Вопрос о «бытии» объявляется лишенным смысла. Экзистенциализм не просто «восстанавливает» в правах проблему бытия, возвращаясь тем самым к метафизике: он трансформирует проблему бытия в проблему смысла вопросов о бытии, т.е. находит возможность, если так можно выразиться, перенести центр тяжести метафизической проблематики с объекта (прежде всего трансцендентного сознанию) на субъекта — поскольку только субъект и является «генератором» смыслов.

Поэтому при внимательном рассмотрении проблематика экзистенциализма обнаруживает немало связей — и вполне «активных» — с прошлой и непосредственно предшествовавшей ему философской проблематикой и философскими решениями.

Основоположниками экзистенциализма как философского течения XX века можно считать германских философов Мартина Хайдеггера (1 8 8 9— 1 9 7 6) и Карла Ясперса (1883—1969) — хотя ни тот, ни другой не работали только в экзистенциалистской парадигме. Хайдеггера, особенно в конце его жизни, скорее, можно характеризовать как философского антрополога и герменевтика, а Ясперс много труда посвятил политологии, философии истории, права, где экзистенциалистские мотивы вовсе не превалировали, а также истории философии.

Хотя Ясперс и Хайдеггер — почти ровесники, а книга Ясперса «Психология мировоззрений», в которой содержится немало тезисов, которые при желании можно трактовать как экзистенциалистские, вышла еще в 1919г. (экзистенциалистское произведение Хайдеггера «Бытие и время» датируется 1927 г.), есть причины, по которым, нам представляется, нужным начать представление экзистенциализма с третьего десятилетия нашего века, и именно, с трудов Хайдеггера.

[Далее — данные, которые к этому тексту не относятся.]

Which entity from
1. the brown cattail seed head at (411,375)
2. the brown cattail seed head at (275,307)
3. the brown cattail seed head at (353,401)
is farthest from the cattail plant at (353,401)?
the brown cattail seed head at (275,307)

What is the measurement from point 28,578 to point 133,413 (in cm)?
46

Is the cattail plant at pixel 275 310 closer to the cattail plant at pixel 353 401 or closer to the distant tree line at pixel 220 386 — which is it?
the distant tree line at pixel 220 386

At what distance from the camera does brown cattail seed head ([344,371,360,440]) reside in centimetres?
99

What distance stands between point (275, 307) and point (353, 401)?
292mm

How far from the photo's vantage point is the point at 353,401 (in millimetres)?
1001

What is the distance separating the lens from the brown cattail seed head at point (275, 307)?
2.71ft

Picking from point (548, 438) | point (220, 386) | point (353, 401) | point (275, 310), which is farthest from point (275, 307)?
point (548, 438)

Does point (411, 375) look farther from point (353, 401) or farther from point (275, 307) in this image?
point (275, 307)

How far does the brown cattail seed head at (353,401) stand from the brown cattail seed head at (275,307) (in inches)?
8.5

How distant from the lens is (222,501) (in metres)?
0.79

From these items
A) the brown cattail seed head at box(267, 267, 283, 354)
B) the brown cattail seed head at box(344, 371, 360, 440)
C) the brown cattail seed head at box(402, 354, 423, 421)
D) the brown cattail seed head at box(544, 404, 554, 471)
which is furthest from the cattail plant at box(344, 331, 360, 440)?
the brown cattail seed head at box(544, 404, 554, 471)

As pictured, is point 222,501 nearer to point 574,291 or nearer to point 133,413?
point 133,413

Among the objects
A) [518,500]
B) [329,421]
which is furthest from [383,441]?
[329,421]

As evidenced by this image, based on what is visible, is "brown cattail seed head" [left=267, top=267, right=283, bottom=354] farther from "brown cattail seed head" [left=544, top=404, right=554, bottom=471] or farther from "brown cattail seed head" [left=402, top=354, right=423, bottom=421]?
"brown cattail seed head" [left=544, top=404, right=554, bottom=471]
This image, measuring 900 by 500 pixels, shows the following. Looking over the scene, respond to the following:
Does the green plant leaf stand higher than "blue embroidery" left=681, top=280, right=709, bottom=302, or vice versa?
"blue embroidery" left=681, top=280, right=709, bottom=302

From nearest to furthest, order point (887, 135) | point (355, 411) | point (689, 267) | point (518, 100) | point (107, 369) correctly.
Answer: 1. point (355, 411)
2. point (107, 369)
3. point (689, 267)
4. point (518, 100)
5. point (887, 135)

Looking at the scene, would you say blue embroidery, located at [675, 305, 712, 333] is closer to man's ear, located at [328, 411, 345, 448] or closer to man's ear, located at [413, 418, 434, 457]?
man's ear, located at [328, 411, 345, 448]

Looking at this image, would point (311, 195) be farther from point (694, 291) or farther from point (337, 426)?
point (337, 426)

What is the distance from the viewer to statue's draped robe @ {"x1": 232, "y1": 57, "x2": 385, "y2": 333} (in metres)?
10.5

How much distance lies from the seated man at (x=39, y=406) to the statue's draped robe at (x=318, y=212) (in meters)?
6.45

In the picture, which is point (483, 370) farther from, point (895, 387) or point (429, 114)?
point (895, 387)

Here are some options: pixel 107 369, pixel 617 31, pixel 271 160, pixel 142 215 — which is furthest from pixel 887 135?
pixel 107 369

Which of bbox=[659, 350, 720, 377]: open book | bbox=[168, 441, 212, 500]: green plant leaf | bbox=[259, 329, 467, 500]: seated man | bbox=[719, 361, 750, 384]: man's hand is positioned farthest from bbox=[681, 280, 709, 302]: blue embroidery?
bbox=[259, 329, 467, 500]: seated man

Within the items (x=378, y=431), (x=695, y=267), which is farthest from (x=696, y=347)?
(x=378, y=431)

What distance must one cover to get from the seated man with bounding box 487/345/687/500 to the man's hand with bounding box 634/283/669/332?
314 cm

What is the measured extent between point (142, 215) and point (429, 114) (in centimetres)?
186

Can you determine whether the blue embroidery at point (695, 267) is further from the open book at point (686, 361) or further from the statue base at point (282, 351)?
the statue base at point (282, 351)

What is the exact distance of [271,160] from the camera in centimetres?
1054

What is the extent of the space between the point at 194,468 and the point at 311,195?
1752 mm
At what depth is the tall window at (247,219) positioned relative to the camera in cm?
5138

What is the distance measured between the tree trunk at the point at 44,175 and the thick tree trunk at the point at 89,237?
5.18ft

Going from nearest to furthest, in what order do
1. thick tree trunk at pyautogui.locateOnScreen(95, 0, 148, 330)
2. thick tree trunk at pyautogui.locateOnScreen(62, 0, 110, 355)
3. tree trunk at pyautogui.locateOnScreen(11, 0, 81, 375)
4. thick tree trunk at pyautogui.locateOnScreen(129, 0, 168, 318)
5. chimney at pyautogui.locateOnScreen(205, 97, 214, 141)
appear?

Их, главных, два: во-первых, в «Бытии и времени» Хайдеггера представлено целостное изложение того, что может быть названо принципиальной базой экзистенциалистского типа философствования (Ясперс сделал то же самое в трехтомной «Философии» в 1932 г.). Во-вторых, именно через эту работу Хайдеггера прослеживается непосредственная преемственность экзистенциализма с философией Европы первой четверти столетия — через гуссерлеву феноменологию. Раннего Ясперса не без оснований современники восприняли не как «первопроходца» в новой предметной области, а скорее, как мыслителя, стремившегося возродить принципы более раннего учения — «философии жизни».